Rudy Ruitenberg
PARIS — Space has become a war-fighting domain, an assessment that calls for doctrinal changes and the ability to intervene there more quickly, space-force leaders from several NATO countries said at the Space Defense and Security Summit here on Tuesday.
“The rule-based international order in space is nearly over,” said Brig. Gen. Jürgen Schrödl, a division head with responsibility for space at the German Ministry of Defence’s strategy and operations department. “We have to accept that space is a tested domain, is a war-fighting domain, is becoming a war-fighting domain.”
The language is a step up from more diplomatic assessments at the summit last year, when military space leaders discussed growing threats to in-orbit assets, without going as far as describing space as a potential war zone or battlefield.
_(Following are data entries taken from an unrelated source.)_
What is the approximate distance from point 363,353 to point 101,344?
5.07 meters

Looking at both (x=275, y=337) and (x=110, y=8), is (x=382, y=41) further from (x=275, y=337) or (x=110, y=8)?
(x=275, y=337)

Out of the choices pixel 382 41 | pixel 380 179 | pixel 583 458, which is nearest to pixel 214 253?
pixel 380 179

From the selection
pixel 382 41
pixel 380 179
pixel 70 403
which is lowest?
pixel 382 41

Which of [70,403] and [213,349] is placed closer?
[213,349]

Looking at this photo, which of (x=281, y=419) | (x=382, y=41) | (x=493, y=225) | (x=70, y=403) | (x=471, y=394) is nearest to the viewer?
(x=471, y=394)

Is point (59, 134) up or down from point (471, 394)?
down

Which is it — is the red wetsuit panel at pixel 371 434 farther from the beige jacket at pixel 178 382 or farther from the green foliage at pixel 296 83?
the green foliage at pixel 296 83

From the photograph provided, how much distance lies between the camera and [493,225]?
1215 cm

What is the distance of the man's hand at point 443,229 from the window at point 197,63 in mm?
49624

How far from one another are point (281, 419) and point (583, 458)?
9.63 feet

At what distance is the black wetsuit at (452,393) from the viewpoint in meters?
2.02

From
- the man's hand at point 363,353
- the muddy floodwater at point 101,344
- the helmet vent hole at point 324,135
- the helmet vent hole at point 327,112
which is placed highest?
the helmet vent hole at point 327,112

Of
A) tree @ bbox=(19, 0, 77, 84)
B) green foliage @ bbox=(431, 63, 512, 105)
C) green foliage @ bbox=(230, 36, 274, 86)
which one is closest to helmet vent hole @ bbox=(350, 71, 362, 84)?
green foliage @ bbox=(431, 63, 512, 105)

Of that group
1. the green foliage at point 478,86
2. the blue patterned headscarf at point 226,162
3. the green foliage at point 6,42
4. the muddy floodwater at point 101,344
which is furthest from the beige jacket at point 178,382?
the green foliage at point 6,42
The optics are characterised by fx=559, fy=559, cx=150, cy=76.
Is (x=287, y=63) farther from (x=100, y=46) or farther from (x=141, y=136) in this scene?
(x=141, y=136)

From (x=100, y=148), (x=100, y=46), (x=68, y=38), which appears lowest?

Global governments in the past two years spent more of their space budgets on defense than on civil space, according to data from summit organizer Novaspace.
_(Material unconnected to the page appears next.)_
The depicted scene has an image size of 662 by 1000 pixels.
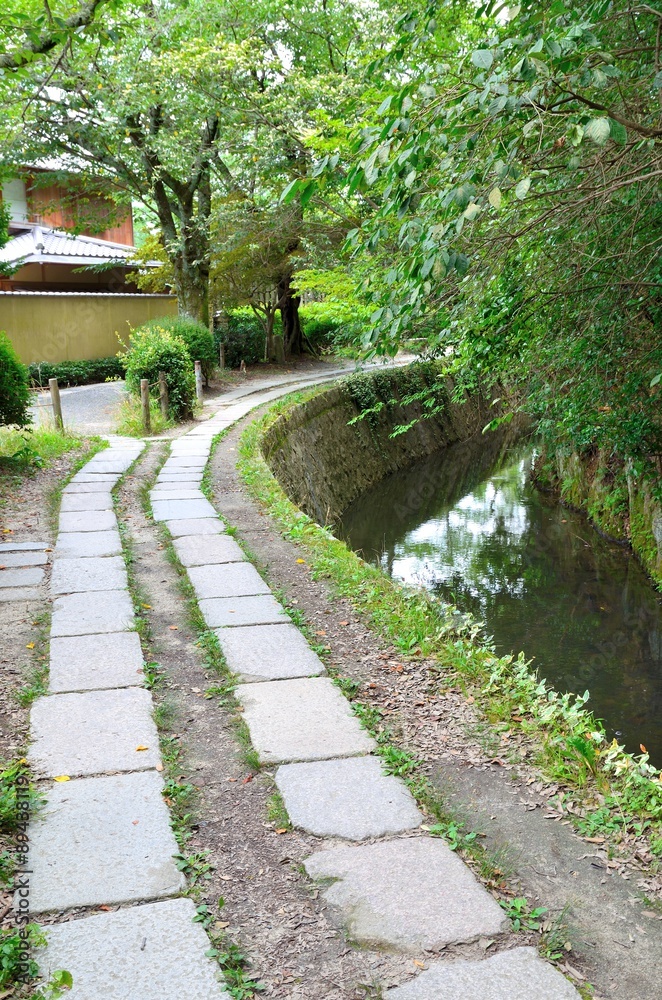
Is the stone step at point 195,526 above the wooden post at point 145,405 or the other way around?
the other way around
Of the $73.1 billion in global government spending on space defense and security in 2024, more than a third was classified, the consultancy says.
“What you see is that it is now the military domain that is leading,” Hermann Ludwig Moeller, director of the European Space Policy Institute, told Defense News at the conference. “This is really clear compared to last year, the language and what is behind the language has shifted.”
More than 200 anti-satellite weapons now circle Earth in different orbits, said Brig. Gen. Christopher Horner, commander of 3 Canadian Space Division. While he didn’t provide details on their nature, he said that is a “shocking number of capabilities” to threaten allied space capabilities including satellite comms to Earth observation.
While hostile action in space is not new, “things are accelerating very fast,” said Maj. Gen. Vincent Chusseau, commander of French Space Command since August. “Space is a really full operational domain, we talk about war fighting in space.”